GIVEN RECORDS.
[start]
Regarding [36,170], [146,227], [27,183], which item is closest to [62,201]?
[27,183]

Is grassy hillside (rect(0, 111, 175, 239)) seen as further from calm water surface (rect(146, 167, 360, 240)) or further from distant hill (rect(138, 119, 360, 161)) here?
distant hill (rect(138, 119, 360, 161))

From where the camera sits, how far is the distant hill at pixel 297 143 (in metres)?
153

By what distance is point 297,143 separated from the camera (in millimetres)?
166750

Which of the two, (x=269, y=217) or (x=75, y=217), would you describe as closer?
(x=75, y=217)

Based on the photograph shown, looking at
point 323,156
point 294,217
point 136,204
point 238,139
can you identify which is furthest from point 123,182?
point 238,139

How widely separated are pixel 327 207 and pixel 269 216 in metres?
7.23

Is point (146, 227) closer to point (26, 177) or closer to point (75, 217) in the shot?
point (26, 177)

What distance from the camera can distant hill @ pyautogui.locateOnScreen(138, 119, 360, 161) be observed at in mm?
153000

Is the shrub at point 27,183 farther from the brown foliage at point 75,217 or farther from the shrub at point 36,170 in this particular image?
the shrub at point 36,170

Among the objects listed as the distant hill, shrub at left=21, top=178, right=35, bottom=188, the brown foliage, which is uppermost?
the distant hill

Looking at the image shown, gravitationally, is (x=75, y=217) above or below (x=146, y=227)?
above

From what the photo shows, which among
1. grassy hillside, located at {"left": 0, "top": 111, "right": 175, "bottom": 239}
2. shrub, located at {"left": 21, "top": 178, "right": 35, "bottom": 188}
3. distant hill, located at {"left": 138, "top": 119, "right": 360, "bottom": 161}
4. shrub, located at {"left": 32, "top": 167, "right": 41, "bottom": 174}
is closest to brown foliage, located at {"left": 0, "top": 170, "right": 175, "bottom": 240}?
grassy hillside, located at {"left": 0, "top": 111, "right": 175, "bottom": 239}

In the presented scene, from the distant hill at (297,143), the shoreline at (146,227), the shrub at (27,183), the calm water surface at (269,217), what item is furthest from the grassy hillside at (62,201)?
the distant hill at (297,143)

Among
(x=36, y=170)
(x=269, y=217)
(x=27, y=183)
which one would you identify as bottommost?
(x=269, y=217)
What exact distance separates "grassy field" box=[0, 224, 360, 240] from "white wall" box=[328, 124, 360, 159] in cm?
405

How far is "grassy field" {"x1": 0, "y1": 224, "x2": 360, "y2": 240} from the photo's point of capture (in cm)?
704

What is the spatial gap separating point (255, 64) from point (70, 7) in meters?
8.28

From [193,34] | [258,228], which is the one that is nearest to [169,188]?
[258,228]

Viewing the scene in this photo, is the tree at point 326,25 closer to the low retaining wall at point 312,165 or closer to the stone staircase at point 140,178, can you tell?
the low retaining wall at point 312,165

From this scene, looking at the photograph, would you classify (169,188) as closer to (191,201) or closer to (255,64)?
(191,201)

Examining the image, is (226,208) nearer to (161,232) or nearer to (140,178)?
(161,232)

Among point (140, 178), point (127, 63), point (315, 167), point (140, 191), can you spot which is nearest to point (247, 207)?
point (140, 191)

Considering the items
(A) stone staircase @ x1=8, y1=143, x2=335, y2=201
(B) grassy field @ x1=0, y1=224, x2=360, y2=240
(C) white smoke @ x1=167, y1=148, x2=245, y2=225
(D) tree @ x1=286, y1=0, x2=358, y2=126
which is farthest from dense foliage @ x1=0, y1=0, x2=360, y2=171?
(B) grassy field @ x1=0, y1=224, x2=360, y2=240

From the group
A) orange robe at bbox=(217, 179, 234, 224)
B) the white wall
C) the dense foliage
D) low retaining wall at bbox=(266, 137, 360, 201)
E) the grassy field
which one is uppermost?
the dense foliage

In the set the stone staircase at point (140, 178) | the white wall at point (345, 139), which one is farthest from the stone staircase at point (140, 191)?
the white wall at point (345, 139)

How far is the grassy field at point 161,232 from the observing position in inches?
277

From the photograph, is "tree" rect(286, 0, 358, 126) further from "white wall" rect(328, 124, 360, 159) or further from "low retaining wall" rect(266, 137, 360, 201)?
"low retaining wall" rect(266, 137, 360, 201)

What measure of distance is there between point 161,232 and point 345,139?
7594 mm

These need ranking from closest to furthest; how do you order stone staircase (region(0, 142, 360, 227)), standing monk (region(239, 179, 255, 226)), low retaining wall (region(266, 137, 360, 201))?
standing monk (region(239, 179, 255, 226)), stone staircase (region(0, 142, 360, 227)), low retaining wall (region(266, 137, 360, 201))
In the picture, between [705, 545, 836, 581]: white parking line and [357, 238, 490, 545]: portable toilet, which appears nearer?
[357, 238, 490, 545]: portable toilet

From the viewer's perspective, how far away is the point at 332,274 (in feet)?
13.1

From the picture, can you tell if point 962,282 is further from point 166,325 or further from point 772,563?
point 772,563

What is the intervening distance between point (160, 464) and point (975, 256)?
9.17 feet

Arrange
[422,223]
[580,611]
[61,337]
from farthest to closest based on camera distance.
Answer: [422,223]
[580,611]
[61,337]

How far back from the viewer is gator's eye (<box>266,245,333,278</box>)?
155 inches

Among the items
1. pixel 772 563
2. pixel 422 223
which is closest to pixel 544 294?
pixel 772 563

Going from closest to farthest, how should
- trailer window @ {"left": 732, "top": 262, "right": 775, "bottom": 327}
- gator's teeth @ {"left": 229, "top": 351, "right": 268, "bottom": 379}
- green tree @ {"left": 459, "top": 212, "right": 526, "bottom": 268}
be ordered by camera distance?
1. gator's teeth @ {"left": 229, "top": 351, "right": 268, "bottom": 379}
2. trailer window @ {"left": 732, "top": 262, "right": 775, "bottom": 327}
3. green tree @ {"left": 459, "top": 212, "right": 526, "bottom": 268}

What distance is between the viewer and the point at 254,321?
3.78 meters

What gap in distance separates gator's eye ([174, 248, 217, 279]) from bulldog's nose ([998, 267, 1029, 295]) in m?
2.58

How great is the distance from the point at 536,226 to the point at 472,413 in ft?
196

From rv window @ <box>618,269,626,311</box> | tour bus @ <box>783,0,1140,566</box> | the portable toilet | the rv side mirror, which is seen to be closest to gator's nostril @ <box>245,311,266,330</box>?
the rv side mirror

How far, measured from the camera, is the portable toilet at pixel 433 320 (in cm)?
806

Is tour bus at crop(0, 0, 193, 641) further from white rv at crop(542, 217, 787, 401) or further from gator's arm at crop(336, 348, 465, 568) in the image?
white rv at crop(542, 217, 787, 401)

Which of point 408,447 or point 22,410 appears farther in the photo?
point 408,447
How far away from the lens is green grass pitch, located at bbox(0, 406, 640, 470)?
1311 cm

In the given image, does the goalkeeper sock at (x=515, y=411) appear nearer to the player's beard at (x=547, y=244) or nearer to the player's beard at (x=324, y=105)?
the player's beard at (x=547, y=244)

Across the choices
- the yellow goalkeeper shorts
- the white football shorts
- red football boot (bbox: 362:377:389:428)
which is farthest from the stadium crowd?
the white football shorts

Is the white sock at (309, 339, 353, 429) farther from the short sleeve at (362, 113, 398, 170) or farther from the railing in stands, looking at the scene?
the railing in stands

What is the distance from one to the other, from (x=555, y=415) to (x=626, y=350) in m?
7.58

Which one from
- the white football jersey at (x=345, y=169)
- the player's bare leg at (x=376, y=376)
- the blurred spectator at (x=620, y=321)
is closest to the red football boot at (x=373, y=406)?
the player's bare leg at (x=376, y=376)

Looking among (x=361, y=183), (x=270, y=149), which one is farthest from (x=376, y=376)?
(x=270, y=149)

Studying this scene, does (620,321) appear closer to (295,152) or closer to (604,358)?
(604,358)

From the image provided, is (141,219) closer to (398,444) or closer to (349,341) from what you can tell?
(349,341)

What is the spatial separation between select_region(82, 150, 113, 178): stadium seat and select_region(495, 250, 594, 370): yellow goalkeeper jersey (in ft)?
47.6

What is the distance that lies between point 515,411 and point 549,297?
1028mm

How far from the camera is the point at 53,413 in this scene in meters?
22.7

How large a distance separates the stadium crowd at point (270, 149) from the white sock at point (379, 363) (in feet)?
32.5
[end]
TASK INSTRUCTIONS. Exactly reproduce the lines from the one containing "Which of point" through the end of the records, and only those lines.

WRITTEN SOLUTION.
Which of point 408,447 or point 22,410 appears farther in the photo?
point 408,447
How far away from the lens is green grass pitch, located at bbox(0, 406, 640, 470)?
1311 cm

In the given image, does the goalkeeper sock at (x=515, y=411) appear nearer to the player's beard at (x=547, y=244) or nearer to the player's beard at (x=324, y=105)?
the player's beard at (x=547, y=244)

Across the choices
- the yellow goalkeeper shorts
- the white football shorts
- red football boot (bbox: 362:377:389:428)
which is farthest from the stadium crowd?
the white football shorts

Is the white sock at (309, 339, 353, 429) farther from the short sleeve at (362, 113, 398, 170) or farther from the railing in stands, looking at the scene?
the railing in stands

What is the distance from one to the other, from (x=555, y=415) to (x=626, y=350) in m?
7.58

Which one from
- the white football jersey at (x=345, y=169)
- the player's bare leg at (x=376, y=376)
- the blurred spectator at (x=620, y=321)
is closest to the red football boot at (x=373, y=406)?
the player's bare leg at (x=376, y=376)

Looking among (x=361, y=183), (x=270, y=149), which one is farthest from (x=376, y=376)?
(x=270, y=149)

Studying this scene, does (620,321) appear closer to (295,152) or closer to (604,358)?
(604,358)

From the image provided, is (141,219) closer to (398,444) or closer to (349,341) from what you can tell?
(349,341)

What is the spatial separation between select_region(82, 150, 113, 178): stadium seat and select_region(495, 250, 594, 370): yellow goalkeeper jersey (in ft)?
47.6

What is the distance that lies between point 515,411 and point 549,297?
1028mm

How far from the camera is the point at 53,413 in this scene in meters?
22.7

How large a distance separates the stadium crowd at point (270, 149) from the white sock at point (379, 363) (in feet)?
32.5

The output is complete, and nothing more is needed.